On refusing to get flattened by failure: In this keynote interview, Blakely emphasizes that hearing “no” is part of the entrepreneurial journey. Over time, getting rejected will sting less as you build emotional resilience. “If people don’t think you’re crazy, and you don’t hear the word ‘no,’ then you’re not really breaking ground,” she says. 

On building a sustainable business: In this interview at Stanford, Blakely discusses having the right mindset for starting a company and growing it successfully. Here’s the formula for any business: “Start small, think big, and scale fast,” she says.


Take control of your mindset: When she was a teenager trying to cope with witnessing the tragic death of her best friend and dealing with her parents’ divorce, Blakely’s dad gave her a cassette tape series by Wayne Dyer, titled “How to Be a No-Limit Person.” The book taught Blakely how to think rather than what to think. She says the ability to control your own thoughts and confront your self-doubt is paramount in entrepreneurship. “Now more than ever, your greatest weapon is your mindset,” she says.

Keep your ideas to yourself: Blakely believes every person has had a multimillion-dollar idea in their life.
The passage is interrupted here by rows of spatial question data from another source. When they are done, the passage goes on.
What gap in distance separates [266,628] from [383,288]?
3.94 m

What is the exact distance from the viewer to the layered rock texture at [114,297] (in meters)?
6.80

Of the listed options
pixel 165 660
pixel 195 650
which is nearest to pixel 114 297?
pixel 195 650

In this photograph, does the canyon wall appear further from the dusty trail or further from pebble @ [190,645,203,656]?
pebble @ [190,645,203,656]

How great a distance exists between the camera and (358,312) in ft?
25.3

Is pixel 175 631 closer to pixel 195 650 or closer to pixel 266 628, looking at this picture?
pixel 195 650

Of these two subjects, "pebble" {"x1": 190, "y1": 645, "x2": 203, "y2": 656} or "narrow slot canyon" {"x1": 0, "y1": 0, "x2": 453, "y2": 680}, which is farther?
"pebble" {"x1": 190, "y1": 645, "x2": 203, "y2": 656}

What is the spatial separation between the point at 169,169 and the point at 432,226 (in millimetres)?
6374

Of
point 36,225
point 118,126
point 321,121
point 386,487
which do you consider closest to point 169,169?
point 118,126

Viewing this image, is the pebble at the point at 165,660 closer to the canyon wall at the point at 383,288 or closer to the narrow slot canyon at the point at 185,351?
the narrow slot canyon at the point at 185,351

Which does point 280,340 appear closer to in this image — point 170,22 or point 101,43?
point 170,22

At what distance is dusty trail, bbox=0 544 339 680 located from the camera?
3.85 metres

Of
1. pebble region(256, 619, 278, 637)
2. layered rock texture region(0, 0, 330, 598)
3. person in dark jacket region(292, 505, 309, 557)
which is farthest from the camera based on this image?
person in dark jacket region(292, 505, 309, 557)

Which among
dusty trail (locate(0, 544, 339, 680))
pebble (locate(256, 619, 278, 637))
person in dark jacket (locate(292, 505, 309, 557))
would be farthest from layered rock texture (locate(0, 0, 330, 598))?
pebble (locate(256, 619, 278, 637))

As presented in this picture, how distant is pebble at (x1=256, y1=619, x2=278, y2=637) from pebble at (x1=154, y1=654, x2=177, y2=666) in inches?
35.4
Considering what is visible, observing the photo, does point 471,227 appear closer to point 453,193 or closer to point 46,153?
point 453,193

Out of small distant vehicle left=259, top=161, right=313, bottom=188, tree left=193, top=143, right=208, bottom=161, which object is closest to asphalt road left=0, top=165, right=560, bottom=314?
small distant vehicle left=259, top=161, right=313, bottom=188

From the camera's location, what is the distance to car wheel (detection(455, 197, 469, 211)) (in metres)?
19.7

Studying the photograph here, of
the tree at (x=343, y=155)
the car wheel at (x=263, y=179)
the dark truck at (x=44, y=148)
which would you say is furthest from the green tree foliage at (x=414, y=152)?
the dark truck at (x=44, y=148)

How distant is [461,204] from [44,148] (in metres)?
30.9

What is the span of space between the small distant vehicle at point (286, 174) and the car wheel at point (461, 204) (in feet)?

The problem is that many of those ideas get killed before they have the opportunity to develop. She kept the idea of Spanx secret for a full year because she knew if she had sought validation from family and friends about her “footless pantyhose,” their discouraging remarks would have left her deflated. By the time she told them, she had already spent months researching, patenting, naming, and creating a real product. Don’t seek validation from others before you’re ready. 
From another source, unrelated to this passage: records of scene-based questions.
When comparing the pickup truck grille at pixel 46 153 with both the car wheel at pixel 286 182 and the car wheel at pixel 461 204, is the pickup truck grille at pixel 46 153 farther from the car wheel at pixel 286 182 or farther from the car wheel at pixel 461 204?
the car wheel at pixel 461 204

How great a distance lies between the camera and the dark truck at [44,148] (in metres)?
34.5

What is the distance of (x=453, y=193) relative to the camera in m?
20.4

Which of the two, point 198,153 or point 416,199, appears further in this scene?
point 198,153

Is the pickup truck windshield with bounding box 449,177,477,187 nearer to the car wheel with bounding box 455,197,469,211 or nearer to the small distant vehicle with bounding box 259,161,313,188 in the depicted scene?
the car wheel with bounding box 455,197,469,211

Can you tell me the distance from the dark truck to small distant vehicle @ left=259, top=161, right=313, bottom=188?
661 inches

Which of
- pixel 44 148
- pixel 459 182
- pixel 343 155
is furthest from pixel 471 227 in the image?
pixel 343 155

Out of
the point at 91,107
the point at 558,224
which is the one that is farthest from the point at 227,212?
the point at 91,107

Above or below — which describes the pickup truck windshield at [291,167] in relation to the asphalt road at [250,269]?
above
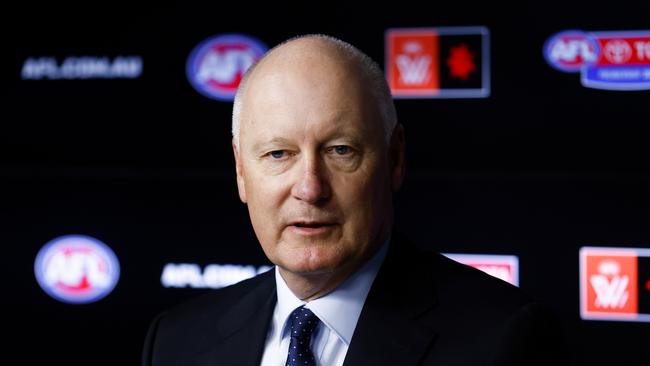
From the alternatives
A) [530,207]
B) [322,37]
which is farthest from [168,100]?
[322,37]

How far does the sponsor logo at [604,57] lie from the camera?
5.98 feet

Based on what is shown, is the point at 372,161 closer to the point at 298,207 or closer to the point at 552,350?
the point at 298,207

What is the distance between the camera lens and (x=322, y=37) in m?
1.09

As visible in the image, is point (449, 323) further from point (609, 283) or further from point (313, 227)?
point (609, 283)

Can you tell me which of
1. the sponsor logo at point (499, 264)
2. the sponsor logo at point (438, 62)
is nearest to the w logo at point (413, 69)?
the sponsor logo at point (438, 62)

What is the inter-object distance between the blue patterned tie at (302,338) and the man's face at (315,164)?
0.07 metres

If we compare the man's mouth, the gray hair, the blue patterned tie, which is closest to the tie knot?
the blue patterned tie

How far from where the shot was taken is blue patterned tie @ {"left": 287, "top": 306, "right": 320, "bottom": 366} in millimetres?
1087

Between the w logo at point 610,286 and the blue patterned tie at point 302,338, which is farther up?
the blue patterned tie at point 302,338

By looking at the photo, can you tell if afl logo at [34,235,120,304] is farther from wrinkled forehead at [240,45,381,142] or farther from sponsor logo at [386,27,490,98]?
wrinkled forehead at [240,45,381,142]

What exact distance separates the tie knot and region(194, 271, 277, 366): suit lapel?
0.08m

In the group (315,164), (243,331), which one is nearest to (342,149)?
(315,164)

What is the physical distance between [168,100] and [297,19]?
1.14ft

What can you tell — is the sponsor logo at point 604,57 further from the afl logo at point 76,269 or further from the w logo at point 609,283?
the afl logo at point 76,269
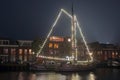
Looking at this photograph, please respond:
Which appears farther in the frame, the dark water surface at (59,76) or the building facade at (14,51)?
the building facade at (14,51)

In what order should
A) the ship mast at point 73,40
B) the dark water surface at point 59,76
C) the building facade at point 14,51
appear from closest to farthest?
the dark water surface at point 59,76 → the ship mast at point 73,40 → the building facade at point 14,51

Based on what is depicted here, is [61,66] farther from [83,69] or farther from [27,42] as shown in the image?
[27,42]

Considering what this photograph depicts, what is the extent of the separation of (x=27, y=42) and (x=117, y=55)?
3433cm

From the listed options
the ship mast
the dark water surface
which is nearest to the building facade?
the ship mast

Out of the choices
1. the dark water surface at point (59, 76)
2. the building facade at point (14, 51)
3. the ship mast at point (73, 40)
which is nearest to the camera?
the dark water surface at point (59, 76)

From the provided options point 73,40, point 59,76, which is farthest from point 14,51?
point 59,76

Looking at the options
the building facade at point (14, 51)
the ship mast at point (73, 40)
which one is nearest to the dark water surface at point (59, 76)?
the ship mast at point (73, 40)

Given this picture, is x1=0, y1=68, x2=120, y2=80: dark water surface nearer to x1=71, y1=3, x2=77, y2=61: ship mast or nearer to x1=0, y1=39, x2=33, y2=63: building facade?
x1=71, y1=3, x2=77, y2=61: ship mast

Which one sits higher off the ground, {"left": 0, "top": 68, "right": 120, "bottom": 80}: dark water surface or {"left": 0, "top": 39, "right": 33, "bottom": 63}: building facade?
{"left": 0, "top": 39, "right": 33, "bottom": 63}: building facade

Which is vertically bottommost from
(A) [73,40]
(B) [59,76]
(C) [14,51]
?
(B) [59,76]

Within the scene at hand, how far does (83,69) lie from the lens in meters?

Embrace the unknown: The key to her success, Blakely says, is that she was a fashion outsider, and what she didn’t know became her greatest asset. “I had no idea how things were supposed to be done, and if you have no idea how something’s supposed to be done, I guarantee that you’ll end up being disruptive,” she says. Being an outsider and seeing the landscape with fresh eyes allows you to think from first principles and break the status quo. Begin by asking the question “why” over and over again.
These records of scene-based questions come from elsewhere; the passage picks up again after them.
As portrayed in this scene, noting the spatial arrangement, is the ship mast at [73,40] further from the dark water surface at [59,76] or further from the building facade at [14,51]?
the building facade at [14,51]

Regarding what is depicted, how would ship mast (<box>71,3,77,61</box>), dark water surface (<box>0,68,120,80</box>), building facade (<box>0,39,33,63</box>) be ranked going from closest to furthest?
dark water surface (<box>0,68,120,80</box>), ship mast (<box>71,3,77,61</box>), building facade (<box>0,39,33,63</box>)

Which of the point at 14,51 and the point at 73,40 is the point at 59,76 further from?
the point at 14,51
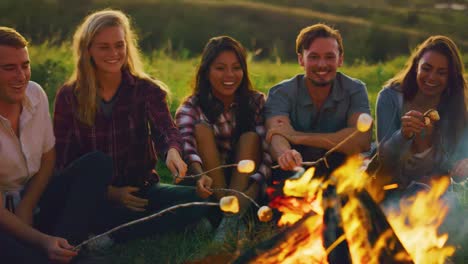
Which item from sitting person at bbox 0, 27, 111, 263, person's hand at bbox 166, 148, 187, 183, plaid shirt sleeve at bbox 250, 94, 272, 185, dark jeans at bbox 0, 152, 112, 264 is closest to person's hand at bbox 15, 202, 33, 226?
sitting person at bbox 0, 27, 111, 263

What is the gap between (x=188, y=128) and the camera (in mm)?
5547

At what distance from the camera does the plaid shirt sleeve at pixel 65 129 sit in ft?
17.5

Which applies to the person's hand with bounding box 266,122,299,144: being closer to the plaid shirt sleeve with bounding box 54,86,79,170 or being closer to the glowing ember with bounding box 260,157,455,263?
the glowing ember with bounding box 260,157,455,263

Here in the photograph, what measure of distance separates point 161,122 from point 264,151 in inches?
30.9

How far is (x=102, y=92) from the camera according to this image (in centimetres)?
543

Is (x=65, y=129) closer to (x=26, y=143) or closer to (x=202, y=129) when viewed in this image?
(x=26, y=143)

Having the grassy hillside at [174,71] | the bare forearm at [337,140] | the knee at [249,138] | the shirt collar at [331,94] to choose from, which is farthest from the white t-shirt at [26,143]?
the grassy hillside at [174,71]

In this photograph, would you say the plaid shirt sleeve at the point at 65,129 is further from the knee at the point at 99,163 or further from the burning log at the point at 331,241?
the burning log at the point at 331,241

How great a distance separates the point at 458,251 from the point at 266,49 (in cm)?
1482

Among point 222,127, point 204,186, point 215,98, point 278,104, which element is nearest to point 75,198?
point 204,186

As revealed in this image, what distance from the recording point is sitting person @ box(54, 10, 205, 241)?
5316mm

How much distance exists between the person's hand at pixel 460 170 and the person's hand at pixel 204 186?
5.52 ft

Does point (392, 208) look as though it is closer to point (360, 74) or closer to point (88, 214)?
point (88, 214)

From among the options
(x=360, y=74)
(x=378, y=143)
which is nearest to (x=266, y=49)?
(x=360, y=74)
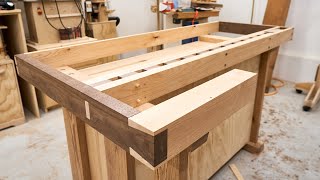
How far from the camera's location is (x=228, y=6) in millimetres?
3760

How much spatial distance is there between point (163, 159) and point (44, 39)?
2.30 m

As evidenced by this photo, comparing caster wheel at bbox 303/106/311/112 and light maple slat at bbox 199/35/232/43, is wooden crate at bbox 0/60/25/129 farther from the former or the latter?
caster wheel at bbox 303/106/311/112

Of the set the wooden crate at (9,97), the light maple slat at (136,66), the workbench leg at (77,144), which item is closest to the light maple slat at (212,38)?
the light maple slat at (136,66)

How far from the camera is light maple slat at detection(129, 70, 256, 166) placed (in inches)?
23.9

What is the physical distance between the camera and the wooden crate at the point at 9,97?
7.38 ft

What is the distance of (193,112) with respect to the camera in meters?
0.69

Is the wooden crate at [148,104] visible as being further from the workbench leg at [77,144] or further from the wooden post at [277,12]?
the wooden post at [277,12]

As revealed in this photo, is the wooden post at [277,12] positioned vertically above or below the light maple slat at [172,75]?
above

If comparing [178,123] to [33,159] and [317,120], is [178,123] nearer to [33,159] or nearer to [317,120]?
[33,159]

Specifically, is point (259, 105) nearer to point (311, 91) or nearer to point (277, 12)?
point (311, 91)

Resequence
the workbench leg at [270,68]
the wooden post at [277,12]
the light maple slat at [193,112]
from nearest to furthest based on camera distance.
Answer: the light maple slat at [193,112] → the wooden post at [277,12] → the workbench leg at [270,68]

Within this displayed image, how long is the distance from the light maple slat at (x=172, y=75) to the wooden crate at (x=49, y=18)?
1.80 metres

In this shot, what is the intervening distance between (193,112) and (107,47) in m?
0.88

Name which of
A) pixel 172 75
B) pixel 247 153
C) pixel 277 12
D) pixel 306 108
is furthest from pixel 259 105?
pixel 277 12
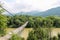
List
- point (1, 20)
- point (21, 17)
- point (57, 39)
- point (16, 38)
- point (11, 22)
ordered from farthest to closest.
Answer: point (21, 17), point (11, 22), point (57, 39), point (16, 38), point (1, 20)

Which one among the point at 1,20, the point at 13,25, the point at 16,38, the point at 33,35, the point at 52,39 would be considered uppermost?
the point at 1,20

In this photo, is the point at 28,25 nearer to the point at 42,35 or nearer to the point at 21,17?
the point at 21,17

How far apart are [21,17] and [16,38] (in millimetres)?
21789

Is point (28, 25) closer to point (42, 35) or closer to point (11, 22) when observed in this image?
point (11, 22)

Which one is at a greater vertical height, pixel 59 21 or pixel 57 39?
pixel 57 39

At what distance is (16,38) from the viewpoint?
7.33m

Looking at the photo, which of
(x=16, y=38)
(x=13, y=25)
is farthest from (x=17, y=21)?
(x=16, y=38)

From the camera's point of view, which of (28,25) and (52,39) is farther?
(28,25)

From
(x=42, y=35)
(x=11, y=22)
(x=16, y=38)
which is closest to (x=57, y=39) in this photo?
(x=42, y=35)

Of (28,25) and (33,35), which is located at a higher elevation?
(33,35)

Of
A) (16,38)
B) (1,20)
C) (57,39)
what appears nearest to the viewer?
(1,20)

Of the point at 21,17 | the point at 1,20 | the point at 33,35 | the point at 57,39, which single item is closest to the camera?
the point at 1,20

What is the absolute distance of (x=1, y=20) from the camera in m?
5.94

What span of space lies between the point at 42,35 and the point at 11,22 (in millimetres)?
15469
Organize your time into buckets: Time is your greatest resource as an entrepreneur. As the business grew, Blakely found herself scatter-brained and fielding questions from various departments all day long. So she created a system she calls “bucketing your time.” Rather than glossing over problems, she would dedicate entire days to focus on various tasks. For Blakely, this means Wednesdays are for creativity and branding, and Thursdays are for product ideas. “It allowed me to have context in my decision-making,” she says.

Allow your mind to wander: Ask yourself the question, “When do you get your best ideas?” For Blakely, it was in the car. For Albert Einstein, it was while shaving. Research suggests that people’s most creative ideas strike when they’re not actively thinking about anything — that’s why showering, running, meditating, or any sort of rote activity can spark inspiration.

Celebrate failure: When Blakely was growing up, her family would go around the dinner table and share their biggest failure of the week. “If I didn’t have something to share, [my father] would actually be disappointed,” she says. The exercise re-defined failure in Blakely’s mind. “Instead of failure becoming an outcome, it simply became about not trying,” she says. “And that truly is the only failure — to not try.” 

Diffuse difficult situations with humor: When choosing a life partner, Blakely says the quality that has withstood the test of time is a good sense of humor. Life can be heavy, she says, and having someone who can lighten the mood or make you laugh is one of the most important things. For example, when she and her husband get in a heated argument, he extends his hand, and they slow dance. "It's really helpful," Blakely says. "We respect that each of us moves at a fast pace. That might bother some, but we get it."


“The more you experience in life, the more you have to offer others.” 

“Don't be intimidated by what you don't know. That can be your greatest strength and ensure that you do things differently from everyone else.”

“Every person in their life has had a million dollar idea. It’s just, are you going to take action?”

“Control your success as much as you can. Do not leave it in the hands of other people.”

“You’ve got to visualize where you’re headed and be very clear about it. Take a Polaroid picture of where you’re going to be in a few years.”

“Failure is not the outcome – failure is not trying. Don’t be afraid to fail.”

“Success, to me, is finding the courage to live your fullest and biggest life.” 

“I feel like money makes you more of who you already are. If you’re an asshole, you become a bigger asshole. If you’re nice, you become nicer. Money is fun to make, fun to spend, and fun to give away.”